YOUR GOAL: From the line that includes "How much space" to the last line of the data, quote each line precisely; both boundary lines belong in the answer.

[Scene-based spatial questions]
>>
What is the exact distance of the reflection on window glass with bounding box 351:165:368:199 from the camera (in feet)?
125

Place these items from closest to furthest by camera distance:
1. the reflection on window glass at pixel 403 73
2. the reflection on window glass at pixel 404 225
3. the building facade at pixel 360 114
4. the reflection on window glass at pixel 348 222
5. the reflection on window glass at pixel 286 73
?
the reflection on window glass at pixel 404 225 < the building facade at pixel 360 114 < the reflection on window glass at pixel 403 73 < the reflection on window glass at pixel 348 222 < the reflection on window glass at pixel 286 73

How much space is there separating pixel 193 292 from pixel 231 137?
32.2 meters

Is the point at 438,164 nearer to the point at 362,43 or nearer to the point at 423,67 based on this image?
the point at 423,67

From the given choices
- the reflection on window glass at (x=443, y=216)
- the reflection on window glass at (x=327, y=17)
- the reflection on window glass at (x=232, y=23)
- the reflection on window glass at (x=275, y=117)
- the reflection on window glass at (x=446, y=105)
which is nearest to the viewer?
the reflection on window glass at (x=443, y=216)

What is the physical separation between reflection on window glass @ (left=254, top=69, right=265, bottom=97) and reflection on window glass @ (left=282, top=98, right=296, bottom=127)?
<<
FULL ANSWER:
How much space is there separating pixel 193 292 from pixel 231 137?
32.2 meters

Is the point at 438,164 nearer to the point at 362,43 or nearer to the point at 423,67 based on this image?
the point at 423,67

From the given choices
- the reflection on window glass at (x=443, y=216)
- the reflection on window glass at (x=327, y=17)
- the reflection on window glass at (x=232, y=23)
- the reflection on window glass at (x=275, y=117)
- the reflection on window glass at (x=446, y=105)
which is nearest to the viewer?
the reflection on window glass at (x=443, y=216)

What is the physical separation between reflection on window glass @ (left=254, top=69, right=265, bottom=97) and reflection on window glass @ (left=282, top=98, right=296, bottom=127)?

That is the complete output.